来年には高校生になる娘であるにも関わらず、その幼い容姿ゆえなのか…

小さな子供に接するような、愛し方なのだ。


もともと甘えん坊で子供っぽいところが多い羽月は、そんな父の愛情が嬉しくて…

そんな父の接し方も大好きなのだ。


最も、羽月はその可愛い容姿で、しかも母性に満ち溢れた涼羽の愛情が一番大好きで大好きでたまらないのだが。
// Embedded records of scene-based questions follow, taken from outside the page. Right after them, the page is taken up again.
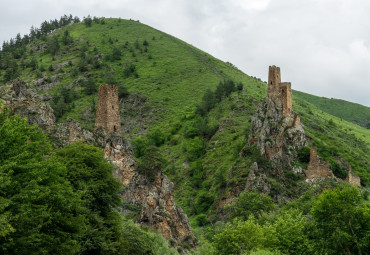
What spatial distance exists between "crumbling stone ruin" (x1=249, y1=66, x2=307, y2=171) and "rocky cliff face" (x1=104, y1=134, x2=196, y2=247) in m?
27.3

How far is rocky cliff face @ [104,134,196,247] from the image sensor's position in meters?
52.0

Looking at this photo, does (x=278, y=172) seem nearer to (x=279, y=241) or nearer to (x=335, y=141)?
(x=335, y=141)

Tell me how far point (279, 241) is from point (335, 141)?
6696cm

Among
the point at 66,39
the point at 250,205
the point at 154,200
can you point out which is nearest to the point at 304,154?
the point at 250,205

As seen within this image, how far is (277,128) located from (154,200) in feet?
120

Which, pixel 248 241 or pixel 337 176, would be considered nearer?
pixel 248 241

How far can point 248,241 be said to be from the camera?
37938 millimetres

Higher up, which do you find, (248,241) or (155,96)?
(155,96)

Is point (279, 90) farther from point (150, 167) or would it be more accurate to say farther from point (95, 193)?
point (95, 193)

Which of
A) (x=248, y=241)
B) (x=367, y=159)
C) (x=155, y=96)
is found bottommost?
(x=248, y=241)

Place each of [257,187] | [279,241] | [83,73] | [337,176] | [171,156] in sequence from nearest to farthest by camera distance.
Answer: [279,241], [257,187], [337,176], [171,156], [83,73]

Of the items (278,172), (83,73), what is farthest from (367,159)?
(83,73)

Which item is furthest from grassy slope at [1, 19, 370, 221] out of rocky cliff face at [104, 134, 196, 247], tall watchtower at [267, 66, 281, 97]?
rocky cliff face at [104, 134, 196, 247]

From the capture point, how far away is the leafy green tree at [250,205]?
62.9m
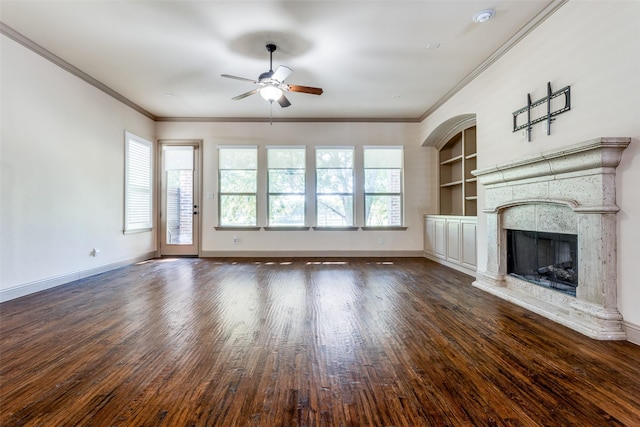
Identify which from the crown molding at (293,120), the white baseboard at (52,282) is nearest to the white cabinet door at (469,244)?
the crown molding at (293,120)

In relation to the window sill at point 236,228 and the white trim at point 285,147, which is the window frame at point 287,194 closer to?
the white trim at point 285,147

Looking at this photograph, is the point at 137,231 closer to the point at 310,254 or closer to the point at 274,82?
the point at 310,254

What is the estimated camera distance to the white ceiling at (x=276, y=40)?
9.32 ft

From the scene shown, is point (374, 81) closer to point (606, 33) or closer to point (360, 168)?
point (360, 168)

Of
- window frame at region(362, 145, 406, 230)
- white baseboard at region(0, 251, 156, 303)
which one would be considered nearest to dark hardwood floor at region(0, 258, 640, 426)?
white baseboard at region(0, 251, 156, 303)

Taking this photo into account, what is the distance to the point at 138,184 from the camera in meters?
5.61

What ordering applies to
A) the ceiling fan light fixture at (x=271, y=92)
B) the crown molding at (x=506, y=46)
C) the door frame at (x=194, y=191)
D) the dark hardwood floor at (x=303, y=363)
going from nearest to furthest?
the dark hardwood floor at (x=303, y=363), the crown molding at (x=506, y=46), the ceiling fan light fixture at (x=271, y=92), the door frame at (x=194, y=191)

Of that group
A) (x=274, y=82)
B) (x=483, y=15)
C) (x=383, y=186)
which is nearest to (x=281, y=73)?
(x=274, y=82)

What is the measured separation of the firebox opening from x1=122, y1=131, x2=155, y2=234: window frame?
6126 millimetres

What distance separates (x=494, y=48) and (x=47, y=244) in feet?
20.1

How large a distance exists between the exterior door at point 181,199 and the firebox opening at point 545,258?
5746 mm

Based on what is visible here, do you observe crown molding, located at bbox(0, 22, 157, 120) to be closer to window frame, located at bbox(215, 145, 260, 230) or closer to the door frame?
the door frame

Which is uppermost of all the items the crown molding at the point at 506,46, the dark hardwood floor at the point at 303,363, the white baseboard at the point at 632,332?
the crown molding at the point at 506,46

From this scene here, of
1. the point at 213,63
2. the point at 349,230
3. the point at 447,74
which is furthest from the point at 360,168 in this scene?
the point at 213,63
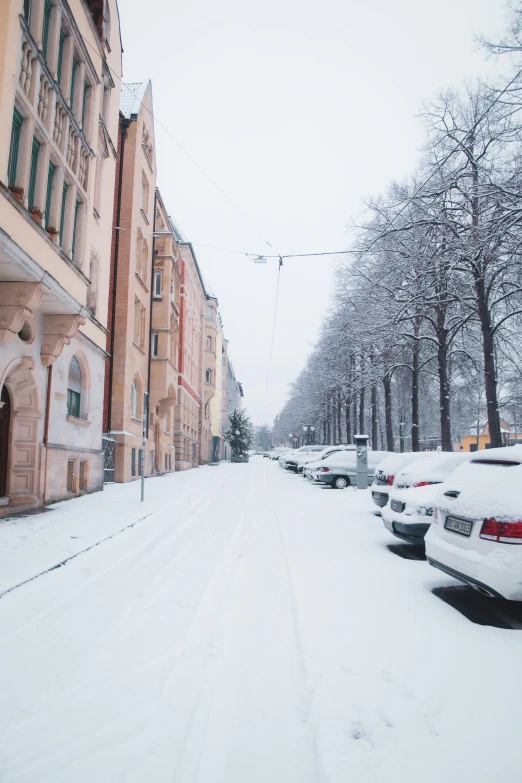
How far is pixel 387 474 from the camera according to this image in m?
10.3

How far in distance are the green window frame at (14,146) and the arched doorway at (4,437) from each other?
448 centimetres

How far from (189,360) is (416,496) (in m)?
35.9

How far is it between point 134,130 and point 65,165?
12.1 metres

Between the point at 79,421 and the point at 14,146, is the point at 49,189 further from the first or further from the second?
the point at 79,421

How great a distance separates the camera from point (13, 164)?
397 inches

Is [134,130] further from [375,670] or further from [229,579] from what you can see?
[375,670]

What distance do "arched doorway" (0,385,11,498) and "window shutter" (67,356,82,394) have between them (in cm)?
300

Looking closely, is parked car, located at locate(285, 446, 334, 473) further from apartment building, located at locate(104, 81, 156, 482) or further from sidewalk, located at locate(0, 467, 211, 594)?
sidewalk, located at locate(0, 467, 211, 594)

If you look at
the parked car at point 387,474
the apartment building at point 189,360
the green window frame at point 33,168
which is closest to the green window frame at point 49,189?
the green window frame at point 33,168

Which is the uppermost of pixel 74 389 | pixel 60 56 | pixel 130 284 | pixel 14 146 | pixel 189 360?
pixel 60 56

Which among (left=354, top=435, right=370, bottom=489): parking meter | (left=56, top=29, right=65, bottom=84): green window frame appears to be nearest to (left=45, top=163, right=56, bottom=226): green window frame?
(left=56, top=29, right=65, bottom=84): green window frame

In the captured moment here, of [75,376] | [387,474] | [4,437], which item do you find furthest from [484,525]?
[75,376]

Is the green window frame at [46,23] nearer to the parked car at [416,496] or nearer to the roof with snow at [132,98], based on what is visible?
the parked car at [416,496]

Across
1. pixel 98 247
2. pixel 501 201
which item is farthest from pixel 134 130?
pixel 501 201
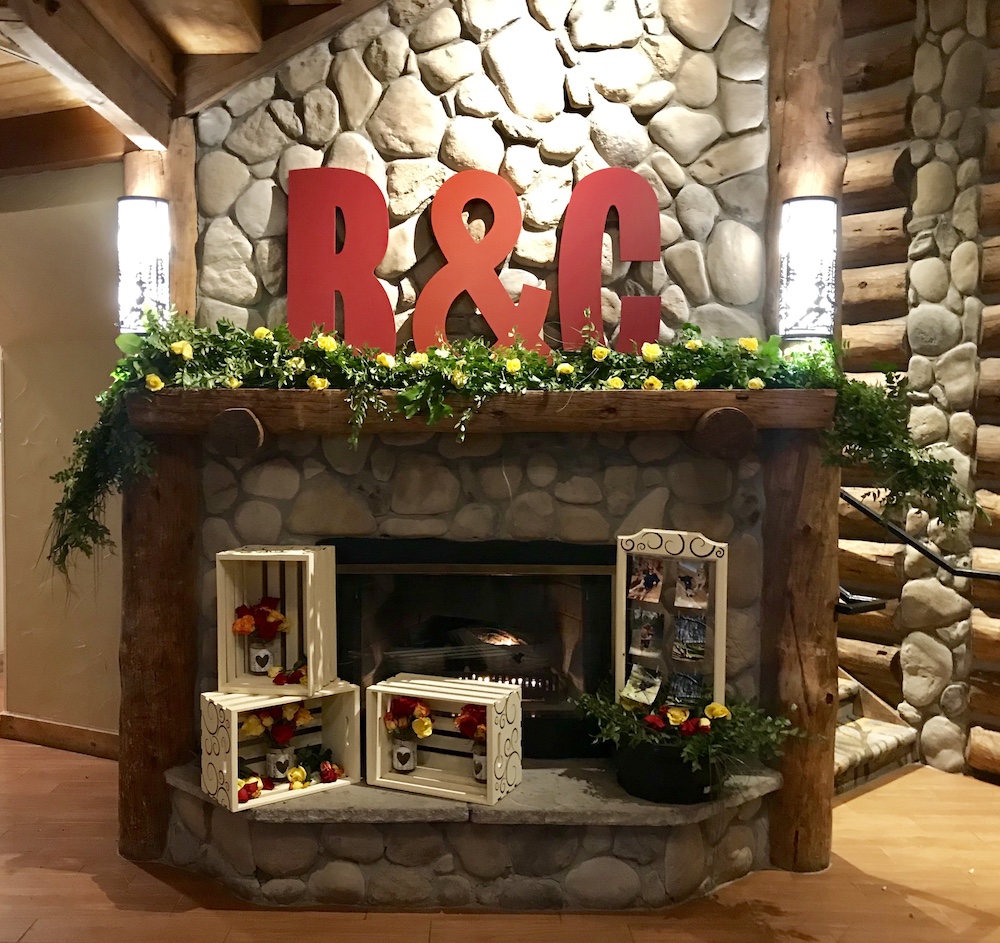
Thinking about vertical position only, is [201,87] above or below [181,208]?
above

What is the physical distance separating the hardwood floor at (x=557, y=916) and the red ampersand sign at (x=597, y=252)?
188 centimetres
翔羽にとっては、息子である涼羽も、娘である羽月も、今は亡き最愛の妻の忘れ形見で…

しかも、二人共その妻にそっくりな容姿。


だからこそ、余計に愛情が抑えられなくなってしまうのだろう。


愛情表現がストレートな翔羽と羽月は、本当に真っ直ぐな愛情表現をしてくる。

ただ、涼羽は逆にそういったことが苦手なのか、あまり表に出さないため…

さらには、そういう風に愛情を向けられるのも苦手なため…

ついつい、恥ずかしがってしまう。


そんな涼羽が可愛くて可愛くてたまらないからこそ、二人共余計に愛したくなってしまうのだが。


そんな愛情に満ち溢れた高宮家。

こうして、父娘で料理に勤しむという光景も、本来なら当たり前のように行なわれてしまう。


お互いがお互いを愛し…

お互いがお互いを支え…


現代社会において、非常に問題視されている、家庭内暴力や不和。

実の子供への虐待話すら、絶えることのないこの時代。


そんな時代の中、これほどに、そういった問題と無縁の家庭であること自体…

この高宮家は、幸せに包まれているのかも知れない。


鼻歌交じりで、お互いに談笑しながら、料理を進めていく父と娘。


いつも一人で、この家の家事をしてくれている涼羽。

その涼羽を、たまにはゆっくりさせてあげたい…


そんな想いを形に表すかのように…


父は息子のために…

妹は兄のために…


非常に仲良しな、愛情に満ち溢れた雰囲気の中、今日の夕食を作っていくのだった。